#### [INPUT]
:::::

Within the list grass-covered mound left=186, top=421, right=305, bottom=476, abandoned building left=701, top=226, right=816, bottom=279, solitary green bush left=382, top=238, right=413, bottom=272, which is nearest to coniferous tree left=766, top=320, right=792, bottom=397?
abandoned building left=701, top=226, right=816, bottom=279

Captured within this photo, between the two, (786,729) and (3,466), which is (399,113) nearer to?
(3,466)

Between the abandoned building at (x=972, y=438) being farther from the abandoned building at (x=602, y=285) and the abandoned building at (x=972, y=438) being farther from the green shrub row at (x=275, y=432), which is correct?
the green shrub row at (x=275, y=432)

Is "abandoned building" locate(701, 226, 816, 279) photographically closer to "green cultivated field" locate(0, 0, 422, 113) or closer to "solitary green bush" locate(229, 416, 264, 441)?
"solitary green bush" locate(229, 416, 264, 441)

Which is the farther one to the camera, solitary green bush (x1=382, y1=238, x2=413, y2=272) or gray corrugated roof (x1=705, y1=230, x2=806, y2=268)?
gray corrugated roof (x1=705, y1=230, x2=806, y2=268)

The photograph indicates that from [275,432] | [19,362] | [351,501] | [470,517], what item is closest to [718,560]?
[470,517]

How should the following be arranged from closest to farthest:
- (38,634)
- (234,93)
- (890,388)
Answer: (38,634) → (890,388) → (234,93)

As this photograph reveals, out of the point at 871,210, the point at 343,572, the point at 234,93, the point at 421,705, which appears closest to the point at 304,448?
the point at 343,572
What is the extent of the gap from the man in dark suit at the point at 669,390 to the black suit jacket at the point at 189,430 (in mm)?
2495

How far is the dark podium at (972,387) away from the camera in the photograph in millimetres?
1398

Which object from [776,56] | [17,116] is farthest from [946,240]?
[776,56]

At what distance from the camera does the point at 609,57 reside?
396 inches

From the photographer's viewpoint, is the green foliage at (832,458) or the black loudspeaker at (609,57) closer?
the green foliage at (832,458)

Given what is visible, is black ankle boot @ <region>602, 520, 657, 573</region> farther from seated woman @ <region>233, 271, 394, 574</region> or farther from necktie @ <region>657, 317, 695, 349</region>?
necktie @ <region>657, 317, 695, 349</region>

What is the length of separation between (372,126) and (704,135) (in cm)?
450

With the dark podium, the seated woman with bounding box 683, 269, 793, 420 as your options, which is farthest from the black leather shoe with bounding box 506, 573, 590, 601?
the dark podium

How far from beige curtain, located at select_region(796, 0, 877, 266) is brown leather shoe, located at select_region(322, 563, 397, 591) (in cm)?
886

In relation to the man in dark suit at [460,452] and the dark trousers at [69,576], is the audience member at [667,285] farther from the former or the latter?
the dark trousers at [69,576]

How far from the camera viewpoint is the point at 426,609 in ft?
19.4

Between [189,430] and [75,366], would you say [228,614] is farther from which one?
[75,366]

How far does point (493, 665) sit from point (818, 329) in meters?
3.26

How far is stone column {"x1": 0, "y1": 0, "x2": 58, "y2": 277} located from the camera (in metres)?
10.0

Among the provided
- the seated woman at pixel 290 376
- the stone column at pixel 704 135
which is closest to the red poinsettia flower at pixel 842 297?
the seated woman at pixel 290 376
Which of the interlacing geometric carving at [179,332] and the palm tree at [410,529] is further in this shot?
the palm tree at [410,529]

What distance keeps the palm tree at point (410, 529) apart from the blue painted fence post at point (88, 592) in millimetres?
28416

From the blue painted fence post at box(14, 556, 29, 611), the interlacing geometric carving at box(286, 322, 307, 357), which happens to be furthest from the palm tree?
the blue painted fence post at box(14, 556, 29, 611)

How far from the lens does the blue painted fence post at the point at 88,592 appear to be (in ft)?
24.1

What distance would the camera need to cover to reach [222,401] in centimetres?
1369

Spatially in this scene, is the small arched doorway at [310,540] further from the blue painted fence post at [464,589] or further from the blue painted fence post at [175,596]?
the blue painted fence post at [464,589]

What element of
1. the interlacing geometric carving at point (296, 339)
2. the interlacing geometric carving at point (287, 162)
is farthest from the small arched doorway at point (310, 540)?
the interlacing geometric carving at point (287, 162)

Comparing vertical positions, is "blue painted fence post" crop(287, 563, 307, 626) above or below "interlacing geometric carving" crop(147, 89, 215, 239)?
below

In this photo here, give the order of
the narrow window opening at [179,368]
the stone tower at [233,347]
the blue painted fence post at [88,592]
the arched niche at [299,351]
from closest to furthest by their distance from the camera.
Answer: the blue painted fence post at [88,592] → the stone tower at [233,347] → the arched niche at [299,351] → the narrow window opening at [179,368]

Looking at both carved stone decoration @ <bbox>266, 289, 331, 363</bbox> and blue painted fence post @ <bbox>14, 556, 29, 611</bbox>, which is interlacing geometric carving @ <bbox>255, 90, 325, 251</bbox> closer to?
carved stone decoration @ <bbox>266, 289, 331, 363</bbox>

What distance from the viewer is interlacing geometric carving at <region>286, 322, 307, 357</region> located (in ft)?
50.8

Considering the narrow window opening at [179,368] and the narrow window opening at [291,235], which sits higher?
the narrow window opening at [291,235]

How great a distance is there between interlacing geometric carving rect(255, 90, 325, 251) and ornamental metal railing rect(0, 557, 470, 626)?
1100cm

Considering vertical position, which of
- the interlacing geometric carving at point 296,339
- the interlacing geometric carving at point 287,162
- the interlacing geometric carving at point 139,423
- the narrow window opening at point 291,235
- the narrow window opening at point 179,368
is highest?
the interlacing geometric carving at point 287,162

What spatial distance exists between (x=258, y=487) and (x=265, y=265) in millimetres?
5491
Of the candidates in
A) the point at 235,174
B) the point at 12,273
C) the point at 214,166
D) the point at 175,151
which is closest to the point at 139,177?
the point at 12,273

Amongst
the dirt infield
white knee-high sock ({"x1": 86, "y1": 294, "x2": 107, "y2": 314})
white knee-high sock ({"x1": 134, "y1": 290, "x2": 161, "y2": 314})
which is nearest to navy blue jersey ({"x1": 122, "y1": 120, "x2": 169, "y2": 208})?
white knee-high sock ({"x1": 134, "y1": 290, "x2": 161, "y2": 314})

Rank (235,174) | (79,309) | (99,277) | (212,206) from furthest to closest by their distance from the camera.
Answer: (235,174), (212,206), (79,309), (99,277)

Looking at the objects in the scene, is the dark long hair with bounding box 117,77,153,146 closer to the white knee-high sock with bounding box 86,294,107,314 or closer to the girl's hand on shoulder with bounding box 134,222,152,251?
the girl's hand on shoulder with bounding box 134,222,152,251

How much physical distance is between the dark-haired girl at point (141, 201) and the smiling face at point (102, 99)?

:::::

#### [STATED TASK]
Reproduce word for word the part of the records that opens with the line containing "What spatial distance" and continues through the end of the records.

#### [ANSWER IN FULL]
What spatial distance exists between (x=258, y=487) and (x=265, y=265) in millimetres?
5491
Of the candidates in
A) the point at 235,174
B) the point at 12,273
C) the point at 214,166
D) the point at 175,151
which is closest to the point at 139,177?
the point at 12,273

Amongst
the dirt infield
white knee-high sock ({"x1": 86, "y1": 294, "x2": 107, "y2": 314})
white knee-high sock ({"x1": 134, "y1": 290, "x2": 161, "y2": 314})
which is nearest to navy blue jersey ({"x1": 122, "y1": 120, "x2": 169, "y2": 208})?
white knee-high sock ({"x1": 134, "y1": 290, "x2": 161, "y2": 314})

Rank (235,174) | (79,309) | (99,277) | (212,206) from furthest to closest by their distance from the camera.
Answer: (235,174), (212,206), (79,309), (99,277)

Looking at the objects in the scene, is the dark long hair with bounding box 117,77,153,146 closer to the white knee-high sock with bounding box 86,294,107,314 or closer to the girl's hand on shoulder with bounding box 134,222,152,251?
the girl's hand on shoulder with bounding box 134,222,152,251

How much physical distance is between the dark-haired girl at point (141, 201) and the smiling face at point (102, 99)?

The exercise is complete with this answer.